De onde vem esta estranha prática e o curioso projeto de
aprisionar para corrigir, que incluem, com eles, os Códigos
penais da época moderna? Uma velha herança das masmorras
da Idade Média? Antes, uma tecnologia nova: aperfeiçoada, do
século XVI ao XIX, de todo um conjunto de procedimentos para
enquadrar, controlar, medir, adestrar os indivíduos; tornando-
os, às vezes, “dóceis e úteis”. Vigilância, exercícios, manobras,
noções, fileiras e lugares, classificação, exames, registros, toda
uma maneira de assujeitar os corpos, de dominar as
multiplicidades humanas e de manipular suas forças,
desenvolvida ao longo dos séculos clássicos, nos hospitais, no
exército, nas escolas, nos colégios ou nas oficinas: a disciplina.
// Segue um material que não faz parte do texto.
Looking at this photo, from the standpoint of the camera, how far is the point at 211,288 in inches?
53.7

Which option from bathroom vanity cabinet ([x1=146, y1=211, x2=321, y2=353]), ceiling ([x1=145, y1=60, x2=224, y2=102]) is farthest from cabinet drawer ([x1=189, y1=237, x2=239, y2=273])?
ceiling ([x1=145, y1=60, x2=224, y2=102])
O século XVIII, sem dúvida, inventou as liberdades; mas lhe
deu um subsolo profundo e sólido, a sociedade disciplinar de
onde nos enquadramos. A prisão está na formação desta
sociedade de vigilância.
A penalidade moderna não ousa mais dizer que ela puniu
crimes; ela pretende reabilitar delinquentes. É por isso que
rapidamente, em dois séculos, ela tornou-se vizinha e prima
das “ciências humanas”. É sua altivez, sua maneira, em toda
caso de não estar envergonhada dela mesma: “talvez eu ainda
não esteja completamente certo; tenha paciência, veja como eu
estou me tornando sábio”. Mas como a psicologia, a
psiquiatria, a criminologia poderiam justificar a justiça de hoje,
já que a história delas mostra uma mesma tecnologia política,
no ponto em que se formam umas com as outras? Sob o
conhecimento dos homens e sob a humanização dos castigos
se encontram um certo investimento disciplinar dos corpos,
uma forma mista de assujeitamento e de objetivação, um
mesmo “poder-saber”. Pode-se fazer a genealogia da moral
moderna a partir de uma história política dos corpos? M.F.